Il n’a pas été possible de retrouver les noms des 68 personnes incarcérées ici. Ce nombre a été cité par un historien. Je voudrais évoquer trois figures, trois figures significatives :
Madame Natalie-Victoire Berthol, la mère de M. Philippe Berthol, qui est avec nous : elle a été détenue durant huit mois à l’âge de 42 ans pour avoir fait passer des évadés vers la zone libre. Son mari a été détenu au Grand Séminaire pour les mêmes faits. Leur commerce a été fermé. De sa détention, elle ne disait rien, sauf que les cloches de l’église St Martin, proche, maintenait en elle l’espoir.
Madame Marie- Louise Berg, la mère de Mme Jacqueline Poinsignon, ici présente, internée dix mois en 1942 à l’âge de 27 ans pour intelligence avec des "ennemis du Reich et du peuple en Lorraine". Ses parents, Pierre et Marguerite Berg, étaient cultivateurs à Ste Marie aux Chênes, soit à la limité de la zone annexée : les trois aînés de la famille, Louise, Victor et Pierre, ont caché et fait passer de nombreux évadés.
Madame Marie-Louise Decastille aurait pu être avec nous mais le mauvais temps est certainement la cause de son absence. Selon nos sources elle a été arrêtée pour avoir donné une lettre à un passeur, M. Rudeau. La nourriture quotidienne était faite d’un morceau de pain et de soupe. Le dimanche c’était des pommes de terre à l’eau. Arès avoir été incarcérée au Grand Séminaire elle a été transférée en Chandellerue. Ses journées étaient remplies par des travaux de couture et de broderie. Depuis cette époque, elle ne supporte plus d’être dans l’obscurité. Merci, Madame, c’est à vous aussi que nous devons de vivre libres dans le pays que nous avons et dont nous sommes fiers.
Chers Enfants,
Nos aînés se sont battus, ils ont souffert, ils ont risque leur vie, ou sont morts pour défendre la Liberté, ce bien le plus important sur terre qu’il tenait de leurs parents. L’ensemble des parents, des pères des enfants d’un pays s’appelle la Patrie : le patriotisme c’est l’amour de ce que nous tenons de nos parents tous réunis, c’est-à-dire tout d’abord la Liberté, liberté d’aller et venir, liberté de penser, liberté de choisir. Cette liberté malheureusement est menacée par les guerres.
Si certaines personnes, comme moi, qui sont nées après la dernière guerre mondiale n’ont connu aucune guerre depuis plus de 60 ans (du moins sur notre territoire "métropolitain"), c’est grâce à eux, à ceux qui ont souffert ou qui sont morts pour la Patrie.

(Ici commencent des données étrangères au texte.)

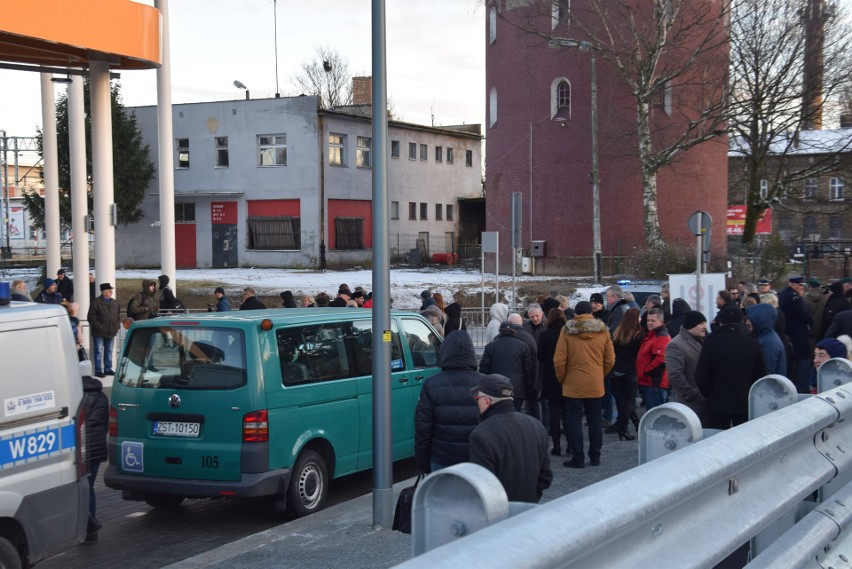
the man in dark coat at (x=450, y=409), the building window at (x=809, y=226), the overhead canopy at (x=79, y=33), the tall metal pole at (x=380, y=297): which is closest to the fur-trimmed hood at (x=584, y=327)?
the tall metal pole at (x=380, y=297)

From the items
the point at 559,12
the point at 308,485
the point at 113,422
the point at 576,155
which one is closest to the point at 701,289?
the point at 308,485

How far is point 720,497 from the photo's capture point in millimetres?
2902

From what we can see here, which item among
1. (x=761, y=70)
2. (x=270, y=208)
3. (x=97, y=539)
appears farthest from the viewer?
(x=270, y=208)

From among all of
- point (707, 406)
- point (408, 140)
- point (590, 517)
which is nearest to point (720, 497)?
point (590, 517)

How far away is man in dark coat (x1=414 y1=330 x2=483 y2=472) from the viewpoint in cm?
682

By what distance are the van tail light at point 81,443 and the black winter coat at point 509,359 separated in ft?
15.5

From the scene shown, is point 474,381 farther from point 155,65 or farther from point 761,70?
point 761,70

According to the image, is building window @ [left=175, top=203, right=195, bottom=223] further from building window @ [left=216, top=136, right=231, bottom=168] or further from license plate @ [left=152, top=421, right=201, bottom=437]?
license plate @ [left=152, top=421, right=201, bottom=437]

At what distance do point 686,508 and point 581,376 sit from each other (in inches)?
298

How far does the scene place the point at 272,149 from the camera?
4675 cm

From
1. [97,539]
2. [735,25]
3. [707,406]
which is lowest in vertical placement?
[97,539]

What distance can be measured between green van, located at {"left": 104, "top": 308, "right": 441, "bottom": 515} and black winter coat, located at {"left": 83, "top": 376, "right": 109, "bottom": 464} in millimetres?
564

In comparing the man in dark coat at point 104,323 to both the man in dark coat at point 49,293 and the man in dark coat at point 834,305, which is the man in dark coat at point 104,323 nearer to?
the man in dark coat at point 49,293

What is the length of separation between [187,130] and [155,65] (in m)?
32.6
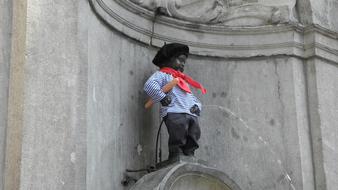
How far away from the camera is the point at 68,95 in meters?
6.15

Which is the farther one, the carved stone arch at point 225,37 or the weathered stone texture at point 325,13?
the weathered stone texture at point 325,13

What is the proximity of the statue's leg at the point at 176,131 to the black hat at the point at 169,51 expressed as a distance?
56 cm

Alors quel est notre rôle à nous, quel est votre rôle à vous ?
A nous et à vous de construire la PAIX. La paix n’est pas simplement l’absence de conflit, un bien dont on jouit passivement mais c’est un bien que l’on cultive, que l’on construit jour après jour, tout le temps : cela demande d’avoir essentiellement le respect de l’autre, celui qui n’a pas la même tête, la même langue, la même religion, Cela demande même de vouloir sincèrement son bien, son épanouissement, autant que le sien propre dans le respect mutuel, les uns des autres dans le respect strict de la Liberté de tous. C’est le principe de la démocratie, c’est le principe de notre République.
Lorsque vos professeurs vous parlent d’histoire, ils vous parlent de choses vraies qui ont été les choses de la vie de tous les jours à certains moments. Apprenez à détester ces choses horribles. Chacun de nous doit savoir au fond de lui ce qu’il fera si un jour la Liberté et la Patrie sont à nouveau en danger. Mais surtout notre devoir, à tous, est de chérir la Paix, de chérir l’entente entre tous les hommes, avoir l’amour de la Liberté, de l’Egalité et de la Fraternité."